▶ **SOURCE TEXT**

ISSearch
Class ISParser

java.lang.Object
  extended byISSearch.ISParser
All Implemented Interfaces:
ISParserInterface

public class ISParser
extends Object
implements ISParserInterface

This mandatory class must implement all functions prescribed by ISParserInterface


Constructor Summary
ISParser()
          Creates a new instance of ISParser
 
Method Summary
 boolean isStopword(String who)
          Decides whether the given token is claimed as stopword or not.
 ISDocumentInterface parse(Reader input)
          Performs the input analysis.
 String stem(String who)
          Applies the Porter stemming algorithm and returns the resulting word stem.
 
Methods inherited from class java.lang.Object
clone, equals, finalize, getClass, hashCode, notify, notifyAll, toString, wait, wait, wait
 

Constructor Detail

ISParser

public ISParser()
Creates a new instance of ISParser

Method Detail

isStopword

public boolean isStopword(String who)
Decides whether the given token is claimed as stopword or not. This function must apply the FreeWAIS stopword list. This function must be implementen case-insensitive (e.g., both tokens 'the' and 'ThE' should be properly recognized as stopwords)

Specified by:
isStopword in interface ISParserInterface
Parameters:
who - The String to be checked.

▶ **RAW DATA**
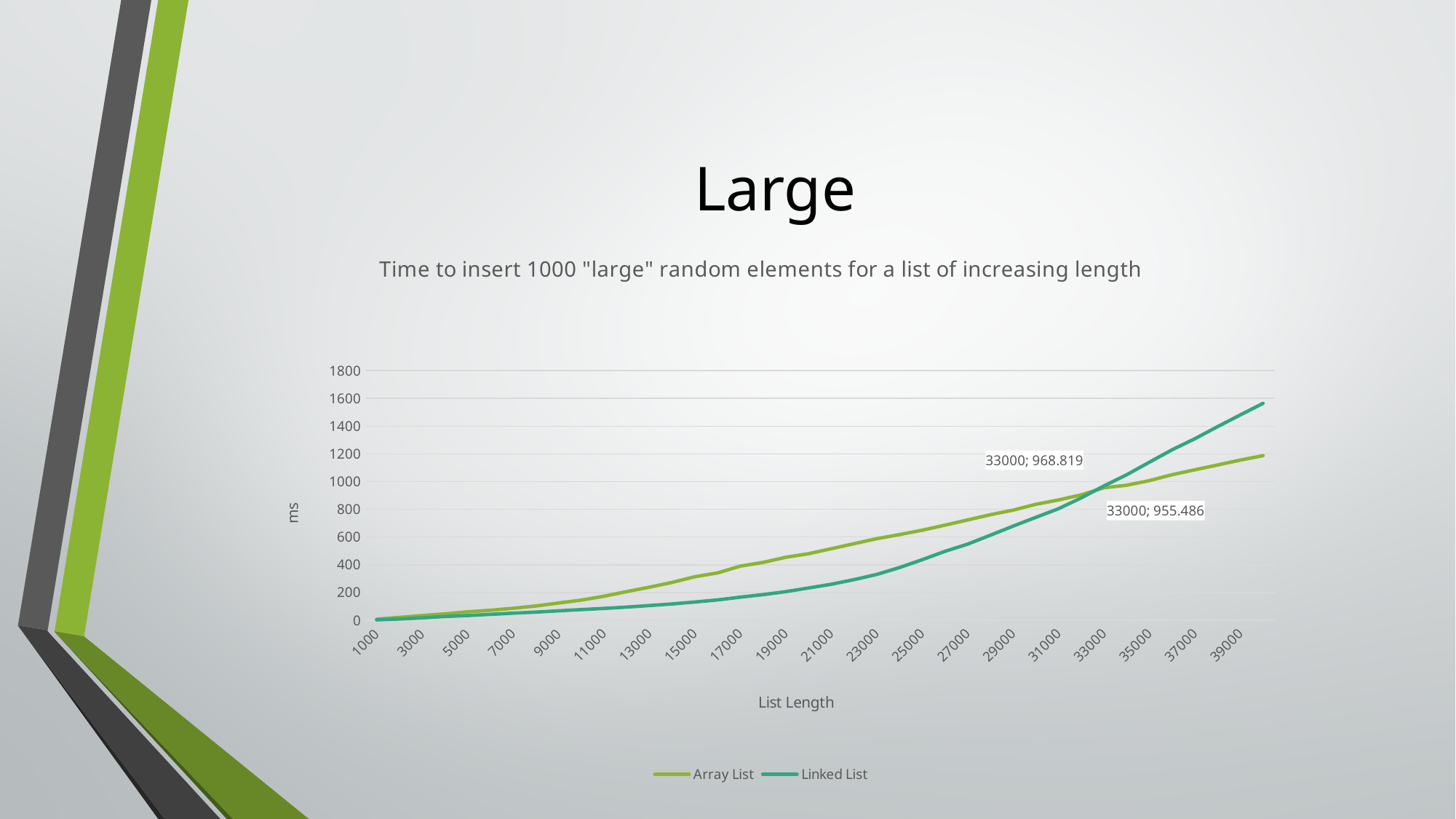
What is the title of the x axis? List Length Is the Array List value at list length 15000 greater or less than 400? less Is the Array List value at list length 39000 greater or less than 1400? less What are the names of the two series in the legend? Array List and Linked List Is the Linked List value at list length 27000 greater or less than 400? greater At list length 39000, which series has the higher value, Array List or Linked List? Linked List How many series does the legend list? 2 At list length 21000, which series has the higher value, Array List or Linked List? Array List What kind of chart is shown on the slide? line chart Do the Linked List values rise or fall as list length increases? rise What is the difference between the two labelled values at list length 33000? 13.333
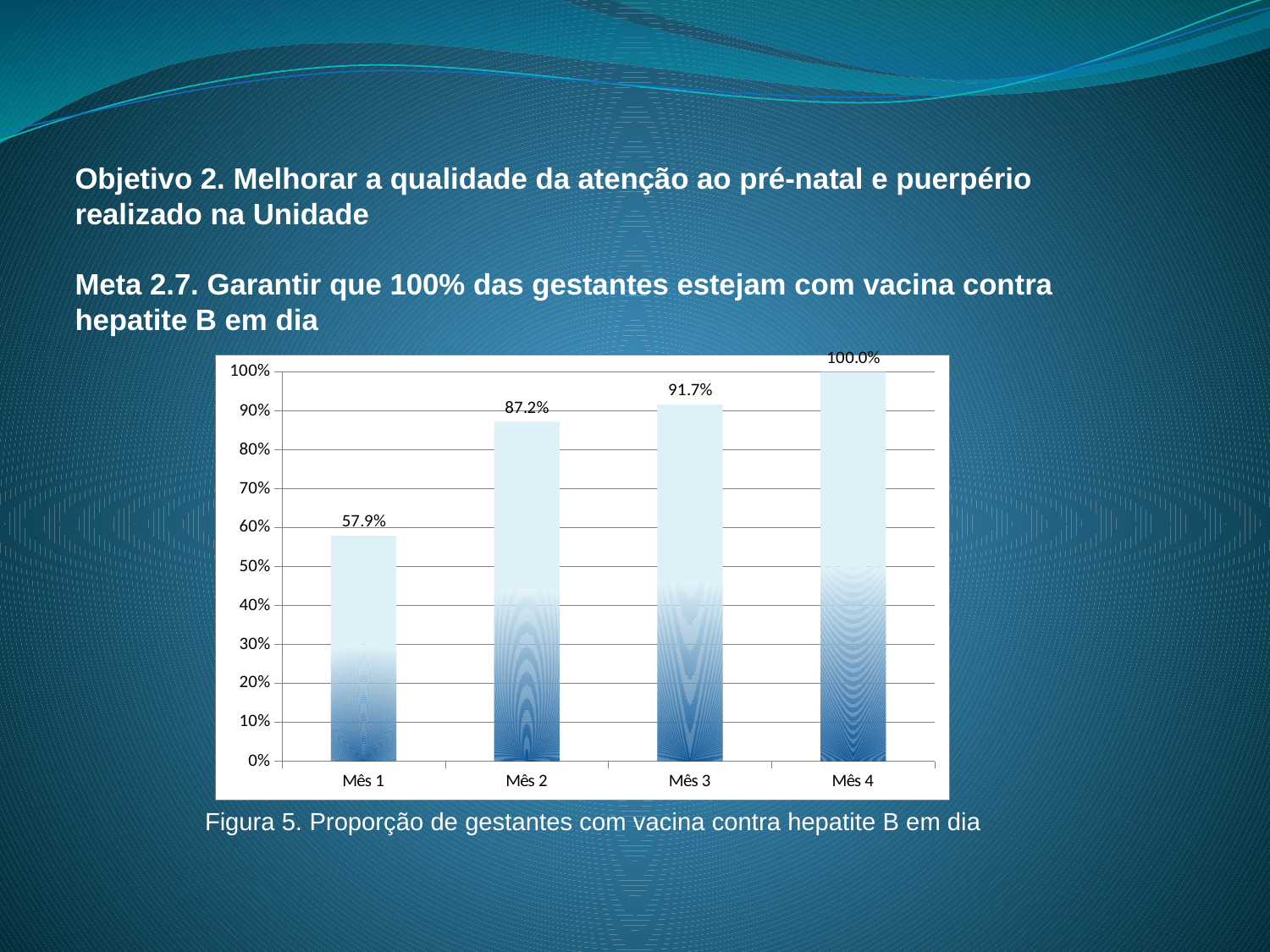
How many months are shown on the x axis? 4 What kind of chart is shown on the slide? Bar chart What is the value for Mês 4? 100.0% Which month has the highest value? Mês 4 Do the values rise or fall from Mês 1 to Mês 4? Rise What is the value for Mês 1? 57.9% What is the difference between the values for Mês 4 and Mês 3? 8.3% What is the value for Mês 2? 87.2% Which is larger, the value for Mês 2 or the value for Mês 3? Mês 3 What is the difference between the values for Mês 2 and Mês 1? 29.3% Which month has the lowest value? Mês 1 What is the value for Mês 3? 91.7%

▶ **REQUIRED WORK**
**a.** According to the ISParser documentation, which stopword list must isStopword apply?
**b.** In the ISParser documentation, rewrite the passage starting at "Performs the input" and ending at "public ISParser()", renaming "input analysis" to "input parsing".

▶ **ANSWERS BY ITEM**
**a.** The FreeWAIS stopword list.

**b.**
Performs the input parsing.
 String stem(String who)
          Applies the Porter stemming algorithm and returns the resulting word stem.
 
Methods inherited from class java.lang.Object
clone, equals, finalize, getClass, hashCode, notify, notifyAll, toString, wait, wait, wait
 

Constructor Detail

ISParser

public ISParser()